## Исходный текст
+ + + +
Другим вариантом обретения основания для философского анализа кризисной политической реальности является принятие за аксиому определенной политической (но не апологетической) позиции. Из такой позиции исходили французские социокритики. Ее предполагает и Б.Г. Капустин. Она в самом деле дает возможность критически отнестись к политической реальности. Но позиция социального философа-политика тоже определенным образом ограничена. Она сохраняет свою критичность постольку, поскольку само политическое движение (партия, организация и т.д.), с которым он отождествил себя, сохраняет свою оппозиционность. В силу этой оппозиционности социальный философ способен проникнуть "за маску" системы политического именования (номинации) социальной реальности, увидеть, что скрывает эта маска. Возникает возможность осознать частные интересы как частные и, согласуя их, обозначить публичную сферу. Противопоставив господствующей номинации иную, философ оказывается способен, говоря словами Р. Барта, "демифологизировать реальность". Но, победив вместе с партией (движением), он теряет эту возможность. Поскольку прежняя система политических имен отброшена критиком как ложная, а оппозиционная оказывается господствующей и вновь единственной, начинается процесс ремифологизации: от "возрождения духовности" до "национальной идеологии". Принятая им новая система номинации заслоняет кризисность реальности вне зависимости от того, преодолен ли реально кризис или нет? Но еще сложнее обрести эту позицию в условиях, когда оппозиция как таковая отсутствует. А ведь именно это является одним из важных посылов "этической философии".
+ + + +
Записи данных:
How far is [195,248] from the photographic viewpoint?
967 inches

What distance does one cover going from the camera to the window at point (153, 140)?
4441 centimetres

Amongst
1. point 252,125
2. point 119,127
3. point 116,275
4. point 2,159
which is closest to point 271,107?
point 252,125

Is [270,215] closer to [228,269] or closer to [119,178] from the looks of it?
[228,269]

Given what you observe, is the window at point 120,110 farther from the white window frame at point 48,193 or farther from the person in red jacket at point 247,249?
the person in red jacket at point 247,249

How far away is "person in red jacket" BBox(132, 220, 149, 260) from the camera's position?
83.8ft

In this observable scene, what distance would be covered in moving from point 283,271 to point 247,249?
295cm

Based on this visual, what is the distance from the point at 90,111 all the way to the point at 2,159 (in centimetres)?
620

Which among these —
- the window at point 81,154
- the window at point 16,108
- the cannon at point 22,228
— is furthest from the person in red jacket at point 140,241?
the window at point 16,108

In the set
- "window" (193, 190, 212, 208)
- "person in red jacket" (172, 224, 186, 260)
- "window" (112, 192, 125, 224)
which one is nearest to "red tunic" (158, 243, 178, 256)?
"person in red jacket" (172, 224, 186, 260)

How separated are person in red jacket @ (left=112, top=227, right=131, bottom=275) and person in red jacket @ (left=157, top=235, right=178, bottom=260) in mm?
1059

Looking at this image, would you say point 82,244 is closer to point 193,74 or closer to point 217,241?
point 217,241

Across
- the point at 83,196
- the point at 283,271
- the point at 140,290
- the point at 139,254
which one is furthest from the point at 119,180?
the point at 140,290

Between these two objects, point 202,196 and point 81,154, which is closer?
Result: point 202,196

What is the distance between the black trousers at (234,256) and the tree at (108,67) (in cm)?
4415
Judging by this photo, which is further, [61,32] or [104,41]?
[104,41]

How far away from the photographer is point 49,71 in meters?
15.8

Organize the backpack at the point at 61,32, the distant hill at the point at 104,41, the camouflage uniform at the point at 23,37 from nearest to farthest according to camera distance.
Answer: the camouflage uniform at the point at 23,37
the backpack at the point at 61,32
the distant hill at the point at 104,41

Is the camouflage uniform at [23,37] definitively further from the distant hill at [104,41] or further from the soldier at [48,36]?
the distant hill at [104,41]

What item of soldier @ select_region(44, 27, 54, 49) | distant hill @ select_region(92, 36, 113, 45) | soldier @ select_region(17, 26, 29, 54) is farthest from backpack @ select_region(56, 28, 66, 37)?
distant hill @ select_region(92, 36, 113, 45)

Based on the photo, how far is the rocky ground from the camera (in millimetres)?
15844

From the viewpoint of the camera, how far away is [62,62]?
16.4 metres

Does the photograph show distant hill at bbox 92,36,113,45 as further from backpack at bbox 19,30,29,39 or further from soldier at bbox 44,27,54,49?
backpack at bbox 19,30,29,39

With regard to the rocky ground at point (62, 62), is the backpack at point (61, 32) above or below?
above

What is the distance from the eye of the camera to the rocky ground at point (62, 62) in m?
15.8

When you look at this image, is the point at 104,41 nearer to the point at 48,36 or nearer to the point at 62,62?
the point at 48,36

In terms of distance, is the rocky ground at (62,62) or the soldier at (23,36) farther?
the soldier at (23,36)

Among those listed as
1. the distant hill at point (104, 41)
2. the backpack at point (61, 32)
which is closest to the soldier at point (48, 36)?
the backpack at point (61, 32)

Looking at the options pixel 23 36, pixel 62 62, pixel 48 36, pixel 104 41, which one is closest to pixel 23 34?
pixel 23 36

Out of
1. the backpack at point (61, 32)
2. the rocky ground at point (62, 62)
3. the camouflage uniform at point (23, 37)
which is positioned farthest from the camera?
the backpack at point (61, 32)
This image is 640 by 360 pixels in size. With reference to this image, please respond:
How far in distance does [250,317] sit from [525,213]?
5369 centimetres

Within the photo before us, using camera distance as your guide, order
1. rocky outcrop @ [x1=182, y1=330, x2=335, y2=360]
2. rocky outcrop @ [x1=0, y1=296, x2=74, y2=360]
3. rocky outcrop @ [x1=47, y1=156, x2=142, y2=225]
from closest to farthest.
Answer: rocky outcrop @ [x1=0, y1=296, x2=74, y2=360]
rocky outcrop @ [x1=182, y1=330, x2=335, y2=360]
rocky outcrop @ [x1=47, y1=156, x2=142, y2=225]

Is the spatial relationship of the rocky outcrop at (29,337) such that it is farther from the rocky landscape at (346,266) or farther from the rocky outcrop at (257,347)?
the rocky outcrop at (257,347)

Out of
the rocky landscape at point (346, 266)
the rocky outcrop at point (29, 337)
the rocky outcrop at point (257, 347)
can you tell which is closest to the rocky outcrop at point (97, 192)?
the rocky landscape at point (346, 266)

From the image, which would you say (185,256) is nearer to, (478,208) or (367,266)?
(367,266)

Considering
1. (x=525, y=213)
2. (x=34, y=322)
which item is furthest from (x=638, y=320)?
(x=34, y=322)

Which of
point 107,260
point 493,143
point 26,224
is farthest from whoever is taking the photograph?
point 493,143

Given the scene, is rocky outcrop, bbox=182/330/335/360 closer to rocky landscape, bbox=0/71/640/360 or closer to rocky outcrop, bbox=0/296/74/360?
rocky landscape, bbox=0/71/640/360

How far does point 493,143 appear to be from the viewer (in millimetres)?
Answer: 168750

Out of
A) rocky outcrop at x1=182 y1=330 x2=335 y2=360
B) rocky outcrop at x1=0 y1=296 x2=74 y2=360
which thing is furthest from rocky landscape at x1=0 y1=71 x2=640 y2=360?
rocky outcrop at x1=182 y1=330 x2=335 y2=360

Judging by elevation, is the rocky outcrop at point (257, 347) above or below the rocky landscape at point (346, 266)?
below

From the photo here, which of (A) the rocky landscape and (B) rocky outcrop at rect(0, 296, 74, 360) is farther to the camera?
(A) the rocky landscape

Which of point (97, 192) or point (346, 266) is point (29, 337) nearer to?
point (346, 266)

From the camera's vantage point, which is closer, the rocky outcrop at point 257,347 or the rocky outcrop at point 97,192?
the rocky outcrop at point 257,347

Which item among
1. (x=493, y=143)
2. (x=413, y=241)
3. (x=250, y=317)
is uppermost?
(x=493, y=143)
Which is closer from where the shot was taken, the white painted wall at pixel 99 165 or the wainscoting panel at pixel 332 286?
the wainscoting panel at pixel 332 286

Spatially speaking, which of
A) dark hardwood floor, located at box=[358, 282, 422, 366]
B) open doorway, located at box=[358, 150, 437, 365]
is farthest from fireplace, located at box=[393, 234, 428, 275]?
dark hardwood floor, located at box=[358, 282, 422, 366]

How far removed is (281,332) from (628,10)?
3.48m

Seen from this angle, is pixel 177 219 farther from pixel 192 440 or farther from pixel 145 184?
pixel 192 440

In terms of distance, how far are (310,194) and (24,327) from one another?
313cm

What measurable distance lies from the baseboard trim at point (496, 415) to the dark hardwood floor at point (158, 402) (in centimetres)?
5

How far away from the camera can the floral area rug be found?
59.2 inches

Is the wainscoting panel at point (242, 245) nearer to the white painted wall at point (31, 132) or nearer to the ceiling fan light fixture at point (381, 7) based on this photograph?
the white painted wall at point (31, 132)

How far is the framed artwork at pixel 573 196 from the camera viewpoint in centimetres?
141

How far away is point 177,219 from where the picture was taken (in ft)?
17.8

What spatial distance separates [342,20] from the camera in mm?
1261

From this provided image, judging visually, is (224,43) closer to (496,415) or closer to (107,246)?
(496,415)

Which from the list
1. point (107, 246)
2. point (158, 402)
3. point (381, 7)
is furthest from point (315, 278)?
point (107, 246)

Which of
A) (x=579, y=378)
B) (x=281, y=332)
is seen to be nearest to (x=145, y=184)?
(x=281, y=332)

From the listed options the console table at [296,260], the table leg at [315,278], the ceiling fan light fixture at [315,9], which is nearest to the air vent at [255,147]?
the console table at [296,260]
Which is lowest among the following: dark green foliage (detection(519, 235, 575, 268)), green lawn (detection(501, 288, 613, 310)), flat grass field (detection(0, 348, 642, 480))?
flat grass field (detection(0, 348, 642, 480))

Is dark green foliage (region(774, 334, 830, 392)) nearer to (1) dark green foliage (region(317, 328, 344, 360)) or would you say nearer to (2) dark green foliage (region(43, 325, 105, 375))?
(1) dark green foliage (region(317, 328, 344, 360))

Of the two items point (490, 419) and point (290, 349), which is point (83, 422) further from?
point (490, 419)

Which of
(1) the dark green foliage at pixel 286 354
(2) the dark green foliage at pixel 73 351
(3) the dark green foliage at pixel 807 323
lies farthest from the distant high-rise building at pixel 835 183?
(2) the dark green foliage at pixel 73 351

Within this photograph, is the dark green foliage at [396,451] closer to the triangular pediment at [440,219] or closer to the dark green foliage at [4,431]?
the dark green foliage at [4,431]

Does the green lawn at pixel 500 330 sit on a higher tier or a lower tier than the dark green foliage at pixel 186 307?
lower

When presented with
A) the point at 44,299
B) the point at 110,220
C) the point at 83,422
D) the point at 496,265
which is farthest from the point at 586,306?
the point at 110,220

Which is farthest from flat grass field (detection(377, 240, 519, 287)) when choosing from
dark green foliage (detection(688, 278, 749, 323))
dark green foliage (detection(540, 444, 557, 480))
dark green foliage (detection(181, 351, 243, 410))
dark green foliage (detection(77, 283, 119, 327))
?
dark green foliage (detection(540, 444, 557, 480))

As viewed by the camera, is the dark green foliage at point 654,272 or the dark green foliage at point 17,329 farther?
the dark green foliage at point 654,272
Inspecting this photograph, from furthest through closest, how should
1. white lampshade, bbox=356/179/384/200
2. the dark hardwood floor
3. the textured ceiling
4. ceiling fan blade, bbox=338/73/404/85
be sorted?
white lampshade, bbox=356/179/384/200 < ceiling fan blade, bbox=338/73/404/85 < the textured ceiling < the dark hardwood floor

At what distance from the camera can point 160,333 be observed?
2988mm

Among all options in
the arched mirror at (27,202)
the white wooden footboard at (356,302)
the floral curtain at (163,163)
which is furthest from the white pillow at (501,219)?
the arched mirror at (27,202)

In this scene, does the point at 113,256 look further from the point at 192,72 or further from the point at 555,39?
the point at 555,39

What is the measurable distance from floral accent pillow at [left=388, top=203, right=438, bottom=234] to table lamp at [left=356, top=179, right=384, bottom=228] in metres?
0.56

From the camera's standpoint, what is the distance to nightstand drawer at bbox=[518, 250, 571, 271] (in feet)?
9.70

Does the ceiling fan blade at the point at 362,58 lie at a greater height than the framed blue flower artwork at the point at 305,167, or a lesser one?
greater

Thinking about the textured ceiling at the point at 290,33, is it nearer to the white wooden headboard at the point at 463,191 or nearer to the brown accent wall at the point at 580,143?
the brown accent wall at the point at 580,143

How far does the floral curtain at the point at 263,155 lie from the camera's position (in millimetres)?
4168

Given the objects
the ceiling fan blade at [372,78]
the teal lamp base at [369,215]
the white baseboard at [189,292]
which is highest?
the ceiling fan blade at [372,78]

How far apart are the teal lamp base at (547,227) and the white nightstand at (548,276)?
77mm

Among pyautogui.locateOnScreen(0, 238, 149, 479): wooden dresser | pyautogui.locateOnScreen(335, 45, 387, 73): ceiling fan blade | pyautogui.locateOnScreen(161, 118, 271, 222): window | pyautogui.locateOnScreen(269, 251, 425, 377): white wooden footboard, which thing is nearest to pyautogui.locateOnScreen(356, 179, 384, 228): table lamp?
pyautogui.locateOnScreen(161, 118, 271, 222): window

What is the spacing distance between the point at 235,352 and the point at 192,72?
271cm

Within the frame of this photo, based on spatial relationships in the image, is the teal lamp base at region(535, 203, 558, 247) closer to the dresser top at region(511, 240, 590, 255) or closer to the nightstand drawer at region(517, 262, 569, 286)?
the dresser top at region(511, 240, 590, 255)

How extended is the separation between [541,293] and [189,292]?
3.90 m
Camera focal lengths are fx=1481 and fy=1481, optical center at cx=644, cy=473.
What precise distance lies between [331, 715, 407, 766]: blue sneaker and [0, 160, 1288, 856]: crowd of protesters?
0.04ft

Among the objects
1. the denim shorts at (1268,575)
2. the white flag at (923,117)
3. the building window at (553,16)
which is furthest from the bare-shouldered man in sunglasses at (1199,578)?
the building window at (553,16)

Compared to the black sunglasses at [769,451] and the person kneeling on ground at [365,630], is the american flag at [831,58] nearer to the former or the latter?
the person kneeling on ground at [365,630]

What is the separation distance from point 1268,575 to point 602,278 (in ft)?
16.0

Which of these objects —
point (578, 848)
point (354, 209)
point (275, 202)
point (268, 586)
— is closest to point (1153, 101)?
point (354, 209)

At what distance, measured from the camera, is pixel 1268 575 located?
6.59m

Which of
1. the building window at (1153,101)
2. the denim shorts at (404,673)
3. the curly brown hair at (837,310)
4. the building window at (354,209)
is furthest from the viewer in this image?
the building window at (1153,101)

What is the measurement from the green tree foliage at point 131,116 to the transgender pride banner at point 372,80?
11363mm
+ + + +
## Задание A
Перечислите все выражения, которые во фрагменте о кризисной политической реальности заключены в кавычки.
## Задание B
Определите, согласуются ли с фрагментом о кризисной политической реальности следующие утверждения, и подтвердите каждый ответ точной цитатой: (i) французские социокритики исходили из определенной политической позиции; (ii) победив вместе с партией, философ сохраняет возможность демифологизировать реальность; (iii) позиция социального философа-политика ничем не ограничена.
Эти записи взяты из другого источника.

## Правильный ответ A
"за маску"; "демифологизировать реальность"; "возрождения духовности"; "национальной идеологии"; "этической философии"

## Правильный ответ B
(i) Да: "Из такой позиции исходили французские социокритики."
(ii) Нет: "Но, победив вместе с партией (движением), он теряет эту возможность."
(iii) Нет: "Но позиция социального философа-политика тоже определенным образом ограничена."